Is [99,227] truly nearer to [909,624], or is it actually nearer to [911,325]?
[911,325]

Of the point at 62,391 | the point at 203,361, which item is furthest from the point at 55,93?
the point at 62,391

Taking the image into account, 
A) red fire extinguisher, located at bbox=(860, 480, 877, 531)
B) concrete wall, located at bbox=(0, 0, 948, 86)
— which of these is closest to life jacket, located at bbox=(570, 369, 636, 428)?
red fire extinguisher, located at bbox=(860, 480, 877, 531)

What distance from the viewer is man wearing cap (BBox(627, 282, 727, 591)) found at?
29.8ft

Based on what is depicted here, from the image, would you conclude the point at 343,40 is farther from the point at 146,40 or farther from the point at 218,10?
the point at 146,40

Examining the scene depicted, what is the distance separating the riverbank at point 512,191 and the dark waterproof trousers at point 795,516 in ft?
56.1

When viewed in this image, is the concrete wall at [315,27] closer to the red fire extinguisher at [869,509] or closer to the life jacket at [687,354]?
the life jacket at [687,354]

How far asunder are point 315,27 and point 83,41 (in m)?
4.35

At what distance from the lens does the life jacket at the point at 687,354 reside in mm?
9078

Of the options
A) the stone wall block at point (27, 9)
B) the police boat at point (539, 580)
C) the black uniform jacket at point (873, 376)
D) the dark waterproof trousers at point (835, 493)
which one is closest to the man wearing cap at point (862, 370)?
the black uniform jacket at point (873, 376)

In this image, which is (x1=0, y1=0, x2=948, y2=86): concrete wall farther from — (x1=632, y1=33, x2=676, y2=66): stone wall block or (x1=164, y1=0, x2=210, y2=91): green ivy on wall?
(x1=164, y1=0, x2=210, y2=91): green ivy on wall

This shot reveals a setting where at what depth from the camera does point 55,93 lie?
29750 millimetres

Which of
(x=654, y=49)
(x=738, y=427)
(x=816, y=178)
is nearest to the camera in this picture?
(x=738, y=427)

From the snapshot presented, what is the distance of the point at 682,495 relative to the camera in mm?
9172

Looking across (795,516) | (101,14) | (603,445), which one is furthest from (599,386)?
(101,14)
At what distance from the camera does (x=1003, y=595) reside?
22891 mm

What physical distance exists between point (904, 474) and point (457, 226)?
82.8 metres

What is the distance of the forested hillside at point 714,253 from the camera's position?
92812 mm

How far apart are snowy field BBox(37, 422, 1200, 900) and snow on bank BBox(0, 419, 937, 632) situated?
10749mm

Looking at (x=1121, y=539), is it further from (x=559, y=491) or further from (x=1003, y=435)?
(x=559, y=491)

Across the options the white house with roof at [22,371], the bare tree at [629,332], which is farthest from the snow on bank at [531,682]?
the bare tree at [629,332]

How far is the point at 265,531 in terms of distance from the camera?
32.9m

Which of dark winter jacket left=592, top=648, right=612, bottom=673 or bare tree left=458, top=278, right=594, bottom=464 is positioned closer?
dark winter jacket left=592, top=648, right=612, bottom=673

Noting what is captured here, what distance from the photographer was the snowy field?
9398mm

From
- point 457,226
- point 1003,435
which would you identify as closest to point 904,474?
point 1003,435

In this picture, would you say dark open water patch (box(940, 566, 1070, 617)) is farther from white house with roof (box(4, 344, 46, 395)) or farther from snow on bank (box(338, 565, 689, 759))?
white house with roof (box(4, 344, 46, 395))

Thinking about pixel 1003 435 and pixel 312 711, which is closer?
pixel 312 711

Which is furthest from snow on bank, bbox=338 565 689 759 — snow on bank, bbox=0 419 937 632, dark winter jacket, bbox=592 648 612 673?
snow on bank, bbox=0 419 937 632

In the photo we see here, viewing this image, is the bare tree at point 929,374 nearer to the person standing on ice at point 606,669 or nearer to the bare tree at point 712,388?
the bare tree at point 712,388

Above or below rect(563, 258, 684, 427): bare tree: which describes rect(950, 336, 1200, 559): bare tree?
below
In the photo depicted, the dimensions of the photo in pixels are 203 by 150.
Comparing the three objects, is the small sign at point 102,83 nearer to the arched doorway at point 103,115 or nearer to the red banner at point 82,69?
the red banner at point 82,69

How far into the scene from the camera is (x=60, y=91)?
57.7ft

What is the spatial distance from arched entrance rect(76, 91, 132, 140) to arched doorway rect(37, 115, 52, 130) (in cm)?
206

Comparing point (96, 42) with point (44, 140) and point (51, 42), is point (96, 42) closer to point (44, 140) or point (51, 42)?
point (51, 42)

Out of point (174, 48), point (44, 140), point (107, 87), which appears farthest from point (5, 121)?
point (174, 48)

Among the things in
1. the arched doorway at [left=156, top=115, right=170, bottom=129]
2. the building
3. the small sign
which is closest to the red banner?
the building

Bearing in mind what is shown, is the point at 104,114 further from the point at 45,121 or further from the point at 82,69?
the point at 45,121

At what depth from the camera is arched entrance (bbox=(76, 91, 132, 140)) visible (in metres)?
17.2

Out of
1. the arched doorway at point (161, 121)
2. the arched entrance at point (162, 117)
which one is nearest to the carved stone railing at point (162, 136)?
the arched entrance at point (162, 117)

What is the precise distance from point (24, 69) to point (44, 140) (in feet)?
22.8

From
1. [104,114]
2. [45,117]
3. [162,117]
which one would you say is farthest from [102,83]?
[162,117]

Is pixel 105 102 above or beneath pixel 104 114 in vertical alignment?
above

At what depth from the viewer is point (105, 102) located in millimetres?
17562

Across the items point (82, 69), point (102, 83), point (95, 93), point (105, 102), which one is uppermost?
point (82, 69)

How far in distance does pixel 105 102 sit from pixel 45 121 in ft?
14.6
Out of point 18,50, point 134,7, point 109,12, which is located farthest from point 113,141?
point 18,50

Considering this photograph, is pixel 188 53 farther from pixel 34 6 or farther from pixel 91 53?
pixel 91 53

■ ■ ■ ■

Convert all of the data above into a numbered list with one entry per line, leaving out the blank lines.

1. Is [99,227] truly nearer to [909,624], or is it actually nearer to [911,325]?
2. [911,325]
3. Of the point at 62,391 | the point at 203,361, which item is furthest from the point at 55,93?
4. the point at 62,391
5. Taking the image into account, 
6. A) red fire extinguisher, located at bbox=(860, 480, 877, 531)
7. B) concrete wall, located at bbox=(0, 0, 948, 86)
8. — which of these is closest to life jacket, located at bbox=(570, 369, 636, 428)?
9. red fire extinguisher, located at bbox=(860, 480, 877, 531)
10. What distance from the viewer is man wearing cap (BBox(627, 282, 727, 591)) found at?
11. 29.8ft
12. Based on what is depicted here, from the image, would you conclude the point at 343,40 is farther from the point at 146,40 or farther from the point at 218,10?
13. the point at 146,40
14. Examining the scene depicted, what is the distance separating the riverbank at point 512,191 and the dark waterproof trousers at point 795,516 in ft?
15. 56.1
16. When viewed in this image, is the concrete wall at [315,27] closer to the red fire extinguisher at [869,509] or closer to the life jacket at [687,354]?
17. the life jacket at [687,354]
18. How far asunder are point 315,27 and point 83,41 (in m)?
19. 4.35
20. At what distance from the lens does the life jacket at the point at 687,354 reside in mm?
21. 9078
22. Of the options
23. A) the stone wall block at point (27, 9)
24. B) the police boat at point (539, 580)
25. C) the black uniform jacket at point (873, 376)
26. D) the dark waterproof trousers at point (835, 493)
27. which one is closest to the man wearing cap at point (862, 370)?
28. the black uniform jacket at point (873, 376)
29. In this image, which is (x1=0, y1=0, x2=948, y2=86): concrete wall farther from — (x1=632, y1=33, x2=676, y2=66): stone wall block or (x1=164, y1=0, x2=210, y2=91): green ivy on wall?
30. (x1=164, y1=0, x2=210, y2=91): green ivy on wall
31. This shot reveals a setting where at what depth from the camera does point 55,93 lie?
32. 29750 millimetres
33. Which of
34. (x=654, y=49)
35. (x=738, y=427)
36. (x=816, y=178)
37. is nearest to the camera in this picture?
38. (x=738, y=427)
39. From the snapshot presented, what is the distance of the point at 682,495 relative to the camera in mm?
40. 9172
41. Looking across (795,516) | (101,14) | (603,445), which one is furthest from (599,386)?
42. (101,14)
43. At what distance from the camera does (x=1003, y=595) reside?
44. 22891 mm
45. What physical distance exists between point (904, 474) and point (457, 226)?
46. 82.8 metres
47. What is the distance of the forested hillside at point 714,253 from the camera's position?
48. 92812 mm
49. How far apart are snowy field BBox(37, 422, 1200, 900) and snow on bank BBox(0, 419, 937, 632) situated?
50. 10749mm
51. Looking at (x=1121, y=539), is it further from (x=559, y=491) or further from (x=1003, y=435)?
52. (x=559, y=491)
53. Across the options the white house with roof at [22,371], the bare tree at [629,332], which is farthest from the snow on bank at [531,682]?
54. the bare tree at [629,332]
55. How far is the point at 265,531 in terms of distance from the camera?
56. 32.9m
57. Which of dark winter jacket left=592, top=648, right=612, bottom=673 or bare tree left=458, top=278, right=594, bottom=464 is positioned closer?
58. dark winter jacket left=592, top=648, right=612, bottom=673
59. Noting what is captured here, what distance from the photographer was the snowy field?
60. 9398mm
61. From
62. - point 457,226
63. - point 1003,435
64. which would you identify as closest to point 904,474?
65. point 1003,435
66. In this picture, would you say dark open water patch (box(940, 566, 1070, 617)) is farther from white house with roof (box(4, 344, 46, 395)) or farther from snow on bank (box(338, 565, 689, 759))?
67. white house with roof (box(4, 344, 46, 395))
68. Thinking about pixel 1003 435 and pixel 312 711, which is closer?
69. pixel 312 711
70. Which is furthest from snow on bank, bbox=338 565 689 759 — snow on bank, bbox=0 419 937 632, dark winter jacket, bbox=592 648 612 673?
71. snow on bank, bbox=0 419 937 632
72. In the photo we see here, viewing this image, is the bare tree at point 929,374 nearer to the person standing on ice at point 606,669 or nearer to the bare tree at point 712,388?
73. the bare tree at point 712,388
74. Above or below rect(563, 258, 684, 427): bare tree: which describes rect(950, 336, 1200, 559): bare tree?
75. below
76. In the photo depicted, the dimensions of the photo in pixels are 203 by 150.
77. Comparing the three objects, is the small sign at point 102,83 nearer to the arched doorway at point 103,115 or nearer to the red banner at point 82,69?
78. the red banner at point 82,69
79. How far into the scene from the camera is (x=60, y=91)?
80. 57.7ft
81. What is the spatial distance from arched entrance rect(76, 91, 132, 140) to arched doorway rect(37, 115, 52, 130) (in cm)?
82. 206
83. Comparing point (96, 42) with point (44, 140) and point (51, 42), is point (96, 42) closer to point (44, 140) or point (51, 42)?
84. point (51, 42)
85. Out of point (174, 48), point (44, 140), point (107, 87), which appears farthest from point (5, 121)?
86. point (174, 48)
87. Among the things in
88. 1. the arched doorway at [left=156, top=115, right=170, bottom=129]
89. 2. the building
90. 3. the small sign
91. which is closest to the red banner?
92. the building
93. Bearing in mind what is shown, is the point at 104,114 further from the point at 45,121 or further from the point at 82,69?
94. the point at 45,121
95. At what depth from the camera is arched entrance (bbox=(76, 91, 132, 140)) visible (in metres)?
96. 17.2
97. Out of
98. 1. the arched doorway at point (161, 121)
99. 2. the arched entrance at point (162, 117)
100. which one is nearest to the carved stone railing at point (162, 136)?
101. the arched entrance at point (162, 117)
102. What is the precise distance from point (24, 69) to point (44, 140) (in feet)?
103. 22.8
104. From
105. 1. [104,114]
106. 2. [45,117]
107. 3. [162,117]
108. which one would you say is farthest from [102,83]?
109. [162,117]
110. Is pixel 105 102 above or beneath pixel 104 114 in vertical alignment?
111. above
112. At what depth from the viewer is point (105, 102) located in millimetres?
113. 17562
114. Across the items point (82, 69), point (102, 83), point (95, 93), point (105, 102), which one is uppermost?
115. point (82, 69)
116. How far in distance does pixel 105 102 sit from pixel 45 121 in ft?
117. 14.6
118. Out of point 18,50, point 134,7, point 109,12, which is located farthest from point 113,141?
119. point 18,50
120. Considering this photograph, is pixel 188 53 farther from pixel 34 6 or farther from pixel 91 53?
121. pixel 91 53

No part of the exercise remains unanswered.